Tom Price, the new chairman of the House Budget Committee, has just released the GOP budget blueprint for the years ahead this week. This will have a big impact on how the government spends more than 20 percent of our economy, and where the revenues will come from to fund this behemoth operation.
I got an advance copy of budget Monday night. My sneak preview finds it packs a conservative punch. It is a pro-growth, pro-fiscal discipline game plan that would put the nation on a path to a balanced budget and stay true to the Republican principles that won them majorities in the House and Senate in the first place.
Mr. Price tells me: “My budget stays faithful to the budget caps. We repeal ObamaCare. We eliminate hundreds of programs. We make room for tax reform.
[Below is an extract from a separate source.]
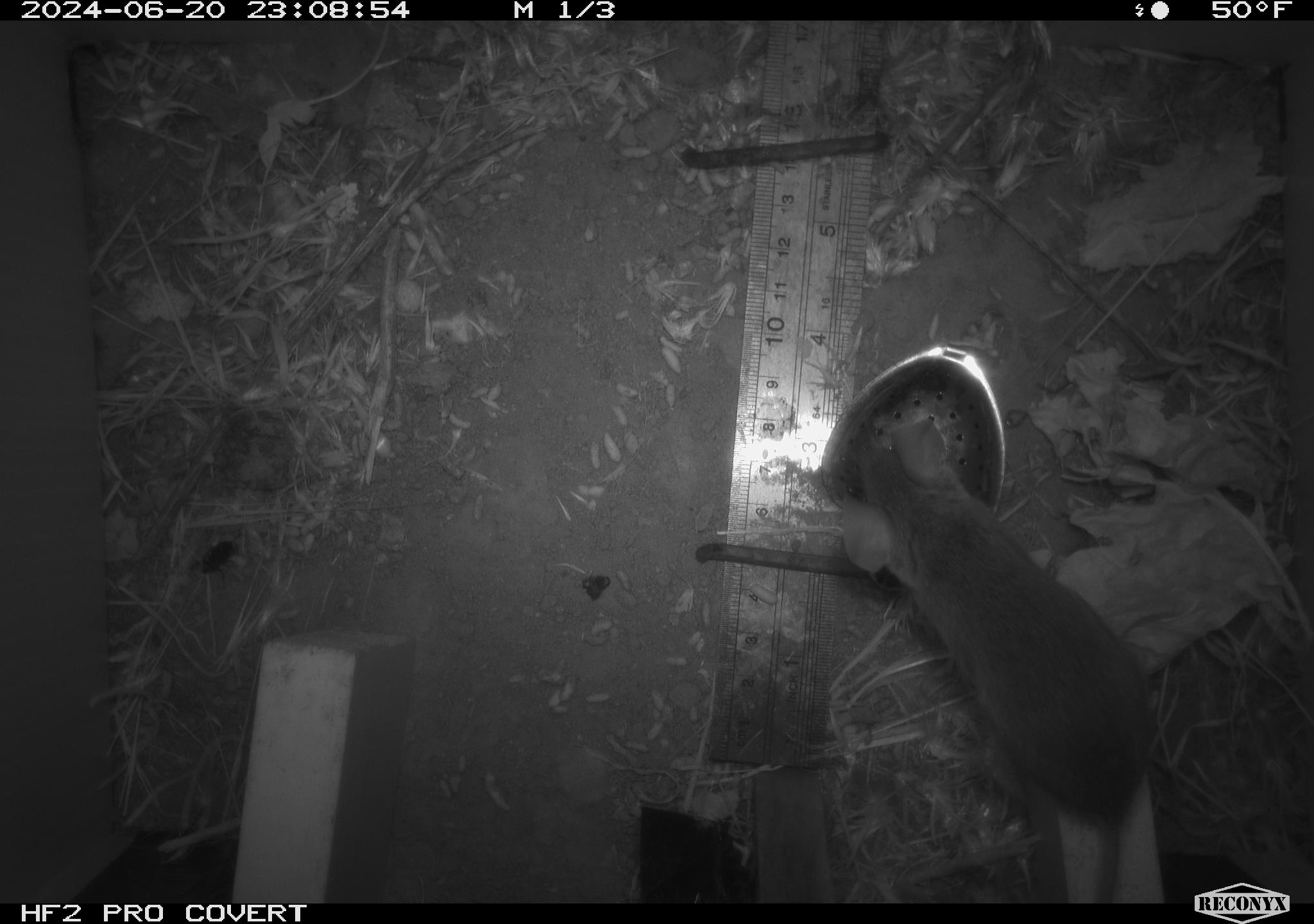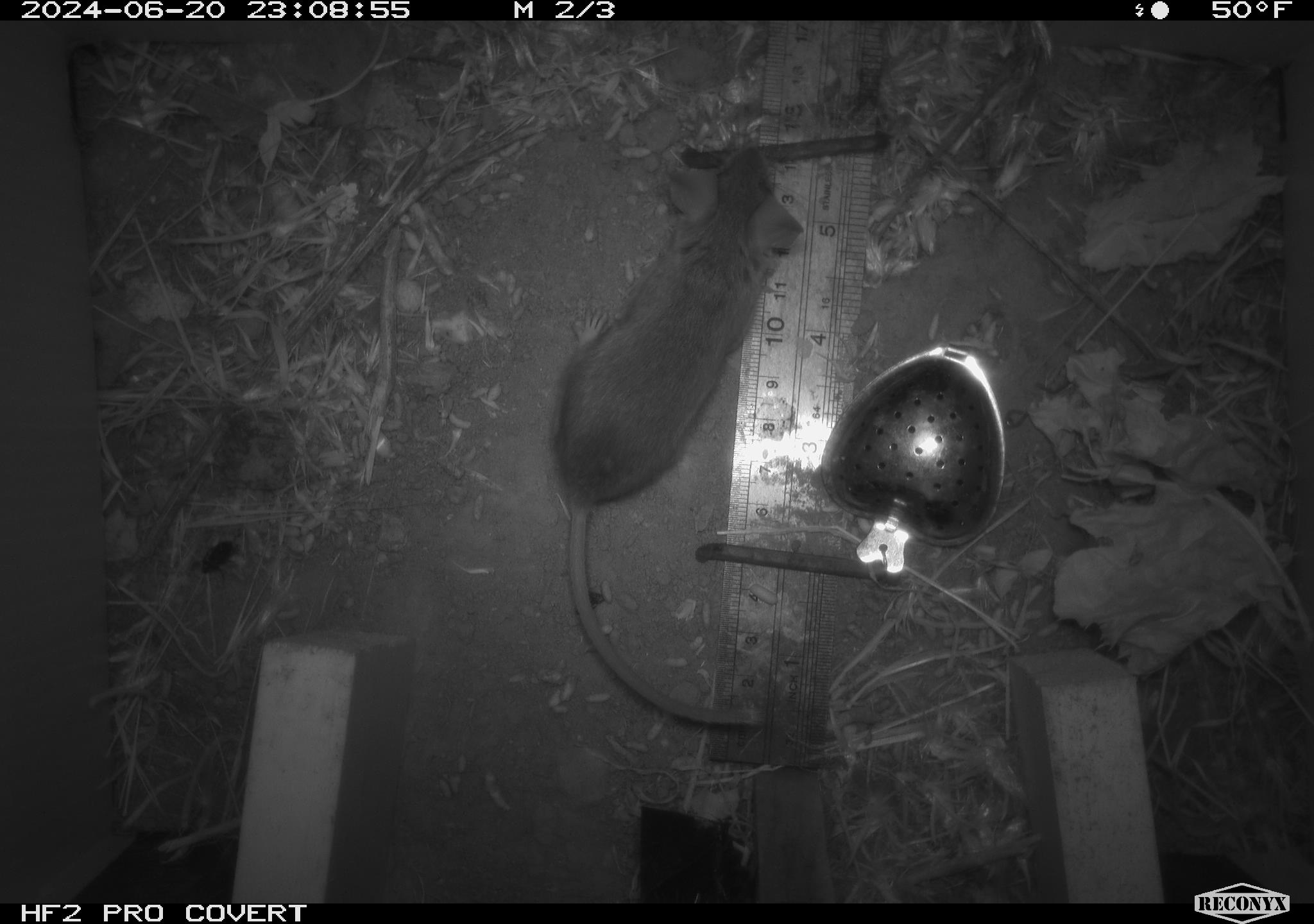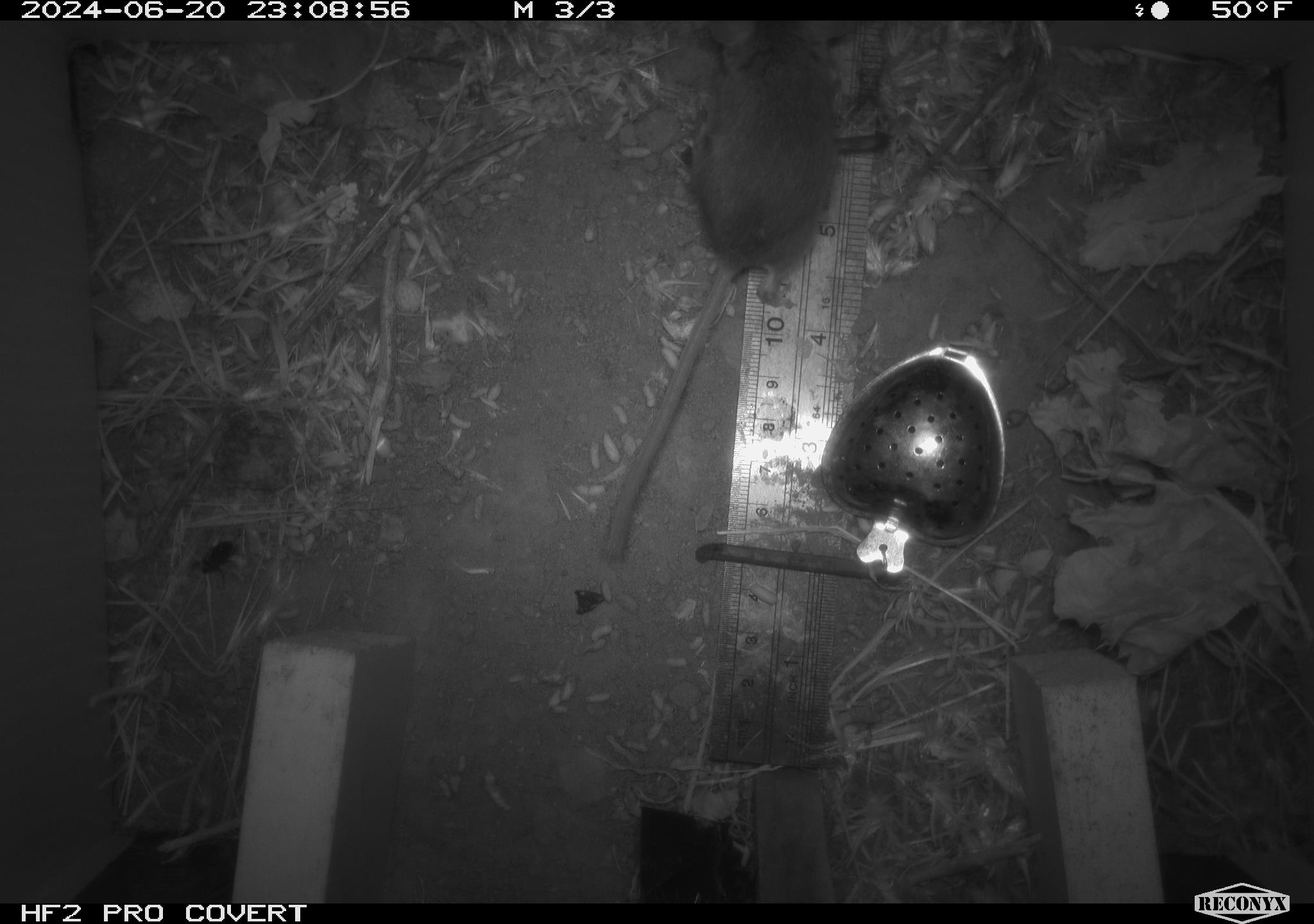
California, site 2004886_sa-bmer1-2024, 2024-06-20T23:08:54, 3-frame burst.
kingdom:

And we block grant many of the welfare programs back to the states.” The goal here, the Georgia Republican says, “is faster economic growth and more spending discipline. That is what our party should stand for.”
Mr. Price has it right. One of the greatest long-term threats to our nation’s security is our out-of-control economy — our massive $4 trillion budget and the $18 trillion national debt that keeps growing by nearly $1 trillion a year.
It’s pretty much the antithesis of the Obama budget that was released last month. President Obama wants to grow the government by $500 billion through 2017 and raise tax rates across the board on workers, investors and employers to pay for it. Mr. Price doesn’t run from that fight. He ?tells the White House, in effect: Bring it on. Just three months ago voters went to the polls and flat out rejected the Obama-Pelosi-Reid vision of income redistribution and government expansionism in Washington.
But the highest hurdle Mr. Price must clear may not be the liberal Democrats – but the spenders in his own party. Appropriators want to eliminate the 2011 Budget and Control Act spending caps and sequester cuts. These caps have been an effective electric fence around the Obama spending ambitions of late. Thanks to the caps, spending is lower today than it was in 2011. This is the first time that has happened since the 1950s.
Holding the sequester is essential to keeping the budget under control. Before the sequester, federal expenditures from 2007-11 exploded by $874 billion, a one-third blowout rise in spending. But with the sequester in place, federal outlays have fallen by $168 billion – a 16 percent decline relative to inflation.
To some Republicans that’s too much of a good thing. They want to return to the days of that old hit song, “Let’s Twist again, like we did last summer.” But in their case it’s a new version, “Come on let’s spend again, like we did last summer…”
Mac Thornberry (R-Texas), chairman of the House Armed Services Committee, wrote last week in the Wall Street Journal that “the country cannot meet its national security responsibility within the caps on defense spending imposed by the 2011 Budget Control Act (BCA) and sequestration.”
What he didn’t say was that during the six full remaining years subject to the BCA caps (2016-2021), baseline defense spending is permitted to rise every year, and by $68 billion over the period – a 13-percent increase.
Only inside Washington is that considered a cut.